The New York Rangers announced on Friday (6 November 2020) that retired NHLer Jim Neilson had passed on.
My first exposure to hockey was in 1963 as a kid. My first Rangers game was the spring of that year.
Neilson had become a regular on the blueline that season for New York. In that era, and into today, Neilson was always my favorite Rangers player. Much of that was the position he played, I gravitated to defense then and now.
It was his nickname that stuck with me, “The Chief”. As a little kid and then early teen, it was cool.
I was too young and no one in my family or friends ever talked about Neilson being First Nations in Canada. I just know that when we played street hockey or some kind of hockey in the winters, I always thought of myself as playing in Neilson’s skates as The Chief. I wanted to be Jim Neilson.
It wasn’t for another few decades that I learned more about Neilson, Canada’s First Nations and American Indian Nations in the US. And met someone who would become one of my closest friends, also nicknamed The Chief, by his brothers in arms in Vietnam.
Neilson was featured as an Indigenous pro athlete in “They Call Me Chief: Warriors On Ice,” a 2008 book by the late Don Marks.
“All of a sudden, you’re playing defense against the [Gordie] Howes and the [Jean] Beliveaus,” he told Marks for the book. “They can make you look small, so you have to really get to know yourself, know what your capabilities are.
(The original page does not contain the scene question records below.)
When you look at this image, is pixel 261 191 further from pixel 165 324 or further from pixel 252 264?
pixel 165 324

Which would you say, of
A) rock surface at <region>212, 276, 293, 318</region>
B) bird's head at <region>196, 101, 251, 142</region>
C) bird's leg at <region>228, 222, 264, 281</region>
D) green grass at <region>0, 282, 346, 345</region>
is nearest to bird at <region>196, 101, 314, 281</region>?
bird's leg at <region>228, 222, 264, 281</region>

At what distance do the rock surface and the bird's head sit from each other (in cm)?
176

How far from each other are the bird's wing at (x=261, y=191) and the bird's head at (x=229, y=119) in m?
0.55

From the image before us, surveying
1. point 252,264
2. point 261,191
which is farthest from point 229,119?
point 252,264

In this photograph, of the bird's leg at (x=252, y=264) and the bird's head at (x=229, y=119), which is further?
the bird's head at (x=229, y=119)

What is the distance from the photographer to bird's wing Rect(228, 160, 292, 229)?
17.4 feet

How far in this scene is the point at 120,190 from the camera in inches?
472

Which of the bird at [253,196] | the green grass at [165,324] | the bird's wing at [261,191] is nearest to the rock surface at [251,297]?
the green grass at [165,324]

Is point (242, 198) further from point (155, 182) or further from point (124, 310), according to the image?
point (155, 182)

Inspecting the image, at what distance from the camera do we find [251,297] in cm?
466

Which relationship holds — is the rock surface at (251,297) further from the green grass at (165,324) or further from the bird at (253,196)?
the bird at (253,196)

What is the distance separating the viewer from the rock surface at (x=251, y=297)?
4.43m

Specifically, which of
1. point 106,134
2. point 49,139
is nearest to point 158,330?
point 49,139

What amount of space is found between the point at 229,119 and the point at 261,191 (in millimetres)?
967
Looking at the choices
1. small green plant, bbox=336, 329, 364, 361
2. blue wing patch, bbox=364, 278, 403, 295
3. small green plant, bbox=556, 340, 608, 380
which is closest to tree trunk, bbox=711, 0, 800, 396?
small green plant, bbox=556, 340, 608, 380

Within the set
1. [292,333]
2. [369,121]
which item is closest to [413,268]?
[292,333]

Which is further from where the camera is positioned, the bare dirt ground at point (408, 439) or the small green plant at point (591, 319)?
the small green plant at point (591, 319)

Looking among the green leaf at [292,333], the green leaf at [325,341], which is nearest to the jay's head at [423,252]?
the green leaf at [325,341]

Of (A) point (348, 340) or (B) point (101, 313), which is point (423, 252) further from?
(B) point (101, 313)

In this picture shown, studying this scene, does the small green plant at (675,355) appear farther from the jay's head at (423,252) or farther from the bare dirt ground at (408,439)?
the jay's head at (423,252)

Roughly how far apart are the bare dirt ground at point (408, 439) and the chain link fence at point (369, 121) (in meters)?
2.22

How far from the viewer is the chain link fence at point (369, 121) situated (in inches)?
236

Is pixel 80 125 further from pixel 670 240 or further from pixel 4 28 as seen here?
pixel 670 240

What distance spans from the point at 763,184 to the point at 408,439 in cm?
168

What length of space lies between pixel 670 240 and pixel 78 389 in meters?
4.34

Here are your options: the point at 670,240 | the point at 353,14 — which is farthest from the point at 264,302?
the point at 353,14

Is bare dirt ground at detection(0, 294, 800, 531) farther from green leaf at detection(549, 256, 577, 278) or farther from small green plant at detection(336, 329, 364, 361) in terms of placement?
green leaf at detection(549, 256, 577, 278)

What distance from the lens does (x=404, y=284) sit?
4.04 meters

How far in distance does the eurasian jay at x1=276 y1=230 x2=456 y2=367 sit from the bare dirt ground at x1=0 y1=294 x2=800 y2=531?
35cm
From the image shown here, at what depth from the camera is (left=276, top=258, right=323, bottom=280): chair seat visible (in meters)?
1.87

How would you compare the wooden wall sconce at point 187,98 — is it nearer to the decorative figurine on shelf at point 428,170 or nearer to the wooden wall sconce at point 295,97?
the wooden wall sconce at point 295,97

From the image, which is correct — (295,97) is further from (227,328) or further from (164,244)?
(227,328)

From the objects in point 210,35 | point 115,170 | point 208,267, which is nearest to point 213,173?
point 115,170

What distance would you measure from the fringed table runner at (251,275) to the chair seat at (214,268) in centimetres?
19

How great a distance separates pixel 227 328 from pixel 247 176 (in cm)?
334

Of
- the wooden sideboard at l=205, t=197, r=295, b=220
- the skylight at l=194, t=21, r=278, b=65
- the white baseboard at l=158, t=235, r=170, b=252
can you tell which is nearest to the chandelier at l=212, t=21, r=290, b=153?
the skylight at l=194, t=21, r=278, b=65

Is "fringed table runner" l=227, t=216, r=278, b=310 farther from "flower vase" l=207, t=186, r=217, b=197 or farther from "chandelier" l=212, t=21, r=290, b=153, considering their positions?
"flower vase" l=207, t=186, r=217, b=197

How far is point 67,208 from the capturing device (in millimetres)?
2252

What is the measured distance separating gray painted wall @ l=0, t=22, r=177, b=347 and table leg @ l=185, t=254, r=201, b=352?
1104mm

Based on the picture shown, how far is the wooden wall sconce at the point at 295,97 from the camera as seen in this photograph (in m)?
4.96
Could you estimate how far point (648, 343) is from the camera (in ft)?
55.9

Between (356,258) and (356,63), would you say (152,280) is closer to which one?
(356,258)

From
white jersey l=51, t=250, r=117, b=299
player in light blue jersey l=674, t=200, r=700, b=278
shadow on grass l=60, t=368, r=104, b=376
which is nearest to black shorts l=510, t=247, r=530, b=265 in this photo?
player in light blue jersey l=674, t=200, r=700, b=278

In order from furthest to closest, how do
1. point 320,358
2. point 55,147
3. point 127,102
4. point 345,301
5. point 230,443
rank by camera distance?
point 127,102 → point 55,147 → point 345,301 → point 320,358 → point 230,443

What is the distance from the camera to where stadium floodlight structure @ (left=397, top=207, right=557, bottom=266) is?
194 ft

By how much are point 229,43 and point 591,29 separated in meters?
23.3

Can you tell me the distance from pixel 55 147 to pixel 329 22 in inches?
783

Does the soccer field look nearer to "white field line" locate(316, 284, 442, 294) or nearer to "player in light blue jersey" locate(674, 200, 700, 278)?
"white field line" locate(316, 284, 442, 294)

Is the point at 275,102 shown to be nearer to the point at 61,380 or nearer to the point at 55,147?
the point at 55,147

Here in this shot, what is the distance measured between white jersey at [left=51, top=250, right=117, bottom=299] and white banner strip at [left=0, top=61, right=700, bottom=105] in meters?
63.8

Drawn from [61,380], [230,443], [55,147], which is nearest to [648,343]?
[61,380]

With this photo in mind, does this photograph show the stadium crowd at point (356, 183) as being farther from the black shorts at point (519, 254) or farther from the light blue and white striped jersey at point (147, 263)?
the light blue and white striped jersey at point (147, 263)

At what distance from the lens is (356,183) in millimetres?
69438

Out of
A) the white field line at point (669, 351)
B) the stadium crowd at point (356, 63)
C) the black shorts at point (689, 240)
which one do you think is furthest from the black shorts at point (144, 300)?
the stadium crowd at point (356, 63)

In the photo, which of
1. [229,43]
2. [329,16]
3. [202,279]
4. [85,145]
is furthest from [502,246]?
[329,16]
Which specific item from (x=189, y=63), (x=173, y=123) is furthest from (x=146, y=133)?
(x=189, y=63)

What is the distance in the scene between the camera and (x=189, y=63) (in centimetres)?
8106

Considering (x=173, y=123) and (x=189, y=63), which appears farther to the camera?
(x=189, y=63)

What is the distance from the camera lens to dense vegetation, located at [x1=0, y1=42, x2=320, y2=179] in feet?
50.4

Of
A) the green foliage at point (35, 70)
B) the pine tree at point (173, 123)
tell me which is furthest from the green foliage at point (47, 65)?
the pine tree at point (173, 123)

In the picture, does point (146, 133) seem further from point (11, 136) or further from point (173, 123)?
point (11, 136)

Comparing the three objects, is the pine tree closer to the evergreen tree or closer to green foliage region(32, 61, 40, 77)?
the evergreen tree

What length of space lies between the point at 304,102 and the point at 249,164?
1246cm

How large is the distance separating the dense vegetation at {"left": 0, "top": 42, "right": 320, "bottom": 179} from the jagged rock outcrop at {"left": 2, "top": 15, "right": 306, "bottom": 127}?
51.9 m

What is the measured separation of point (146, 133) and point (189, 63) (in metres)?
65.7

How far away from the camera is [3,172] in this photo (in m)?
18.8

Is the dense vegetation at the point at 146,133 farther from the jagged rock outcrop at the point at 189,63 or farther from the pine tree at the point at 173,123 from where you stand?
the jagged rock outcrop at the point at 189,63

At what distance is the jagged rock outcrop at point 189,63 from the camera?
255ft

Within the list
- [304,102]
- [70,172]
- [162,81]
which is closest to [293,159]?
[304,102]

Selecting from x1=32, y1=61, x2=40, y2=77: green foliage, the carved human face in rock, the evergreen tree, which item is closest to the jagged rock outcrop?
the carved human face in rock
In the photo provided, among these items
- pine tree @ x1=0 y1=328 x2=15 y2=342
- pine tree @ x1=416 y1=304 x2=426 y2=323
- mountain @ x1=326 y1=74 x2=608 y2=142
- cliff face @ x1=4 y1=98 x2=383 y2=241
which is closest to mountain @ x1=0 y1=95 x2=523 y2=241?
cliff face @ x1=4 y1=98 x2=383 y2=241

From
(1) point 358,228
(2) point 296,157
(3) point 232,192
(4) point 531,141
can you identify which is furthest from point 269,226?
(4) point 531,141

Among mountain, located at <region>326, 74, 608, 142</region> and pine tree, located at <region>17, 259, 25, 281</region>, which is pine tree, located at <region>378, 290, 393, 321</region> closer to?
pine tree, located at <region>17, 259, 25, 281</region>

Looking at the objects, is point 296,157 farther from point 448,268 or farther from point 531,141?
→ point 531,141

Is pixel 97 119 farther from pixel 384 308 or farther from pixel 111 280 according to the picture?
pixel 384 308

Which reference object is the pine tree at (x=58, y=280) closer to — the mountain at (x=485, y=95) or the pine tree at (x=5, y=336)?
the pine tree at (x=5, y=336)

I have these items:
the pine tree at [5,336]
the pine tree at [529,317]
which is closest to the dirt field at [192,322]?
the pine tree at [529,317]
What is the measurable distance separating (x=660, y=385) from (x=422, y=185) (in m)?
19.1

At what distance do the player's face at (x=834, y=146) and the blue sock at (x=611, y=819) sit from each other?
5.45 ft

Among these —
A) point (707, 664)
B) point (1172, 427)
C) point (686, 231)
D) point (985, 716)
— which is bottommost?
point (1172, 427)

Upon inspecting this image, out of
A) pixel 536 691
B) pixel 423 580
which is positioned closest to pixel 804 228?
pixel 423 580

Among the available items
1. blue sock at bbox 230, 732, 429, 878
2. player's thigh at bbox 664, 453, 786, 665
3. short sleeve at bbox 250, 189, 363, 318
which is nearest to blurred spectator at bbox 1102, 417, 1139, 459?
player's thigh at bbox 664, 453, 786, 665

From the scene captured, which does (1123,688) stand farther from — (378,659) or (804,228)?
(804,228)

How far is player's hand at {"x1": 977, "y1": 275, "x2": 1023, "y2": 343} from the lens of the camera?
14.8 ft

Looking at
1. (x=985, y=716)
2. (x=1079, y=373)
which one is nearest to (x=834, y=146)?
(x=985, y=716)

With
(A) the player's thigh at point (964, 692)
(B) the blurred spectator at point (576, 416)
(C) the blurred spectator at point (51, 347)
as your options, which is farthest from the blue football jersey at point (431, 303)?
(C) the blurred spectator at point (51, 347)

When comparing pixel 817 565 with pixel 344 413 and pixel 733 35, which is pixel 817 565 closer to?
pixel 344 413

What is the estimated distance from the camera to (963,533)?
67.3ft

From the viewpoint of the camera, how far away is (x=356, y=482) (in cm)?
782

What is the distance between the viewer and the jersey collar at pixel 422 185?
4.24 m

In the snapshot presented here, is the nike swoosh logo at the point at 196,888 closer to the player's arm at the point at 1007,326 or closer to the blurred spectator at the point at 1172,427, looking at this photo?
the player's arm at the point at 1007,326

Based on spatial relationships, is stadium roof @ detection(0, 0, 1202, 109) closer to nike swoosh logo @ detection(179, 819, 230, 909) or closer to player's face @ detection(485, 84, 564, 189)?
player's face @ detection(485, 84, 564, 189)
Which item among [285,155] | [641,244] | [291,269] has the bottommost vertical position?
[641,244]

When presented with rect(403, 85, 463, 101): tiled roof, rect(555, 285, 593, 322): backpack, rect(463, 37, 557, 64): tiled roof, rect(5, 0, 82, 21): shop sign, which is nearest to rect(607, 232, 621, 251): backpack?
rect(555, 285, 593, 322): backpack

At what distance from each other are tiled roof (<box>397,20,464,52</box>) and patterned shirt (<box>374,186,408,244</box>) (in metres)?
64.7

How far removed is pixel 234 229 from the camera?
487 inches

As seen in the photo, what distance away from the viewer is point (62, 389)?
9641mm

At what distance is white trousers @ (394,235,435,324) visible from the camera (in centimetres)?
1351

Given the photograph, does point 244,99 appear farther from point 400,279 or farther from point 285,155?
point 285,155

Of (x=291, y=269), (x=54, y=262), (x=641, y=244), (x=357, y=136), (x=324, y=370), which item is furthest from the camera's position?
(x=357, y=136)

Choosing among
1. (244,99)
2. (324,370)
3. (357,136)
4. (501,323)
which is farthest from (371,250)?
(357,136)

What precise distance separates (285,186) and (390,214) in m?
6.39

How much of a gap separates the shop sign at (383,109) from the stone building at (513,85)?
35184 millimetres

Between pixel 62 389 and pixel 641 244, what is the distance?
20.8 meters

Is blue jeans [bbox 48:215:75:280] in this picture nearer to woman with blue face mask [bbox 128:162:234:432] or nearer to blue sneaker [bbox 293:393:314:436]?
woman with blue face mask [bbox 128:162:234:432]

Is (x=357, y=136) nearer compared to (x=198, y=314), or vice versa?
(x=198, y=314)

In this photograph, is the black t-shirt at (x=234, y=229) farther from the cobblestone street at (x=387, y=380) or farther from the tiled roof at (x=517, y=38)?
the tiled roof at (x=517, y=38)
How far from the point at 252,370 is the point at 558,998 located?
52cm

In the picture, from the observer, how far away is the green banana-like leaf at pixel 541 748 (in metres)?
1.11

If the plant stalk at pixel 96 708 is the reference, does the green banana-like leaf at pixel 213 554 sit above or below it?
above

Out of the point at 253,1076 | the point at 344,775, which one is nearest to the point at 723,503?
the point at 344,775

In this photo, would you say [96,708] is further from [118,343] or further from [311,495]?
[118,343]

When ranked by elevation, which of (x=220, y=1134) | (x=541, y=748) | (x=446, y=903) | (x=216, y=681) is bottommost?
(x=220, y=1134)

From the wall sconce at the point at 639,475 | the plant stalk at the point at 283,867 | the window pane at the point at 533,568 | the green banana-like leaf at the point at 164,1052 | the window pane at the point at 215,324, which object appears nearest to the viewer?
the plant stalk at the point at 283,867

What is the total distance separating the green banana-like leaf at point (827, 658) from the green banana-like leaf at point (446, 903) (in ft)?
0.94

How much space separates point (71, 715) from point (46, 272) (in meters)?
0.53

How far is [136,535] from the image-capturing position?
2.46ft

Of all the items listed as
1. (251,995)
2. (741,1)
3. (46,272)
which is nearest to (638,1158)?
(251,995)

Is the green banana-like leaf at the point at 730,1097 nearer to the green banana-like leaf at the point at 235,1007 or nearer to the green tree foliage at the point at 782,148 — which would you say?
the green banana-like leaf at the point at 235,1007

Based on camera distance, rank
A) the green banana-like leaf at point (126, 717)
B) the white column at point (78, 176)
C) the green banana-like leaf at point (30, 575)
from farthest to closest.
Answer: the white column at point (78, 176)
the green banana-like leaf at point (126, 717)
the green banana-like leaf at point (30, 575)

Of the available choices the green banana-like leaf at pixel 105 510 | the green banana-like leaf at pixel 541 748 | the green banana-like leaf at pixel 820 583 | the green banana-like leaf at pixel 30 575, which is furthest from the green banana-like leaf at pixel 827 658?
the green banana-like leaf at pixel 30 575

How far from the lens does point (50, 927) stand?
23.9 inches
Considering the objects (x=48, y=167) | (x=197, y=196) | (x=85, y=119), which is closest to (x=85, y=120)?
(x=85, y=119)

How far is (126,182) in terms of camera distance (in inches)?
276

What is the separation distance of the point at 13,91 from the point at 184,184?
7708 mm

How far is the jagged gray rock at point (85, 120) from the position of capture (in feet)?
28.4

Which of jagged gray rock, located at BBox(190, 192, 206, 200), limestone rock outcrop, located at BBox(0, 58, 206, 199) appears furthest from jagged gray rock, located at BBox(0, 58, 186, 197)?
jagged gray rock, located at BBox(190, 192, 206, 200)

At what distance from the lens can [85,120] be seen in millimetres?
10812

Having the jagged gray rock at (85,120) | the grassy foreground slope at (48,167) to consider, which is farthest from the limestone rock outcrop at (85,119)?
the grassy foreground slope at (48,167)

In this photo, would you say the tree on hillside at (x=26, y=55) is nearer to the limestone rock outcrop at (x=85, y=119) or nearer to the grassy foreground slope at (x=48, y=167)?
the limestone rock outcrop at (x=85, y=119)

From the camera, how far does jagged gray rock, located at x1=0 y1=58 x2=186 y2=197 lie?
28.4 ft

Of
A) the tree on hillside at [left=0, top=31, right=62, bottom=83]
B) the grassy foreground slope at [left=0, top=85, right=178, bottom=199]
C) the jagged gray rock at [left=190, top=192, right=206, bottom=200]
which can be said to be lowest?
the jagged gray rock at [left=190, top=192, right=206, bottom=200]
Whereas you have to realize that you’re progressing at the same time, you still have to have confidence. You don’t let your mistakes beat you. You learn from your mistakes.”
I’ve been thinking over the last few days how I idolized Neilson as a kid and my life has taken me through twists and turns over the decades since, to now find myself working with American Indian Nations in public health.
We imprint early, but it takes years to learn the reason.
Jim Neilson is on a new path, and I wish him well.